'Abstract science' proves taxing for E&Y director
Jonathan Thompson (left), director for financial services - transfer pricing at Ernst & Young (E&Y), started off as a graduate trainee in the firm's London branch. After becoming a chartered accountant, he was moved to the E&Y UK financial services transfer pricing (FSTP) team. In 2008, he moved to Japan to build E&Y Tokyo's FSTP team, before coming to Hong Kong to do the same for E&Y Asia-Pacific. He talks to Wong Yat-hei
What does your job entail?
Our team works with multinational financial services organisations to develop transfer pricing policies for international transactions. We also benchmark and document existing pricing policies and help clients defend challenges from tax authorities.
What are the major job challenges?
Transfer pricing is an interesting challenge as it is an abstract science.
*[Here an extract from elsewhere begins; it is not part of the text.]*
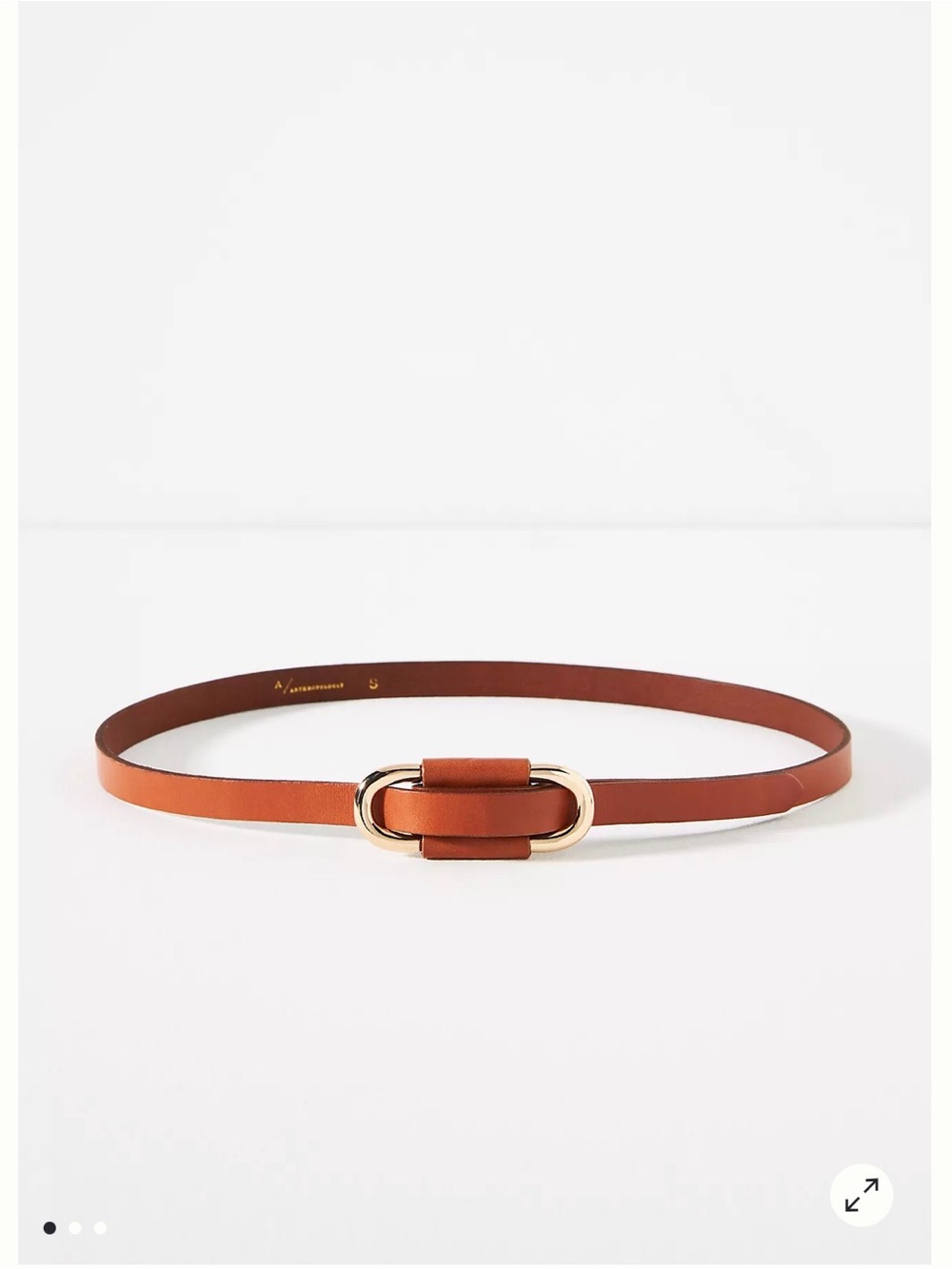 Anthropologie the Blake skinny belt XS in cedar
Multinational groups often structure their operations with a goal of operating seamlessly as one international business. As a result, these groups tend to be reviewed based on collective performance, regardless of the location of the individuals providing those services.
Transfer pricing views things slightly differently as it is primarily focused on legal-entity compensation to tax-return filing purposes. This can create an interesting challenge.
What skills do you need?
Apart from basic technical skills and being numerate, you really must have good people skills. Much of what I have been doing is built on good teamwork.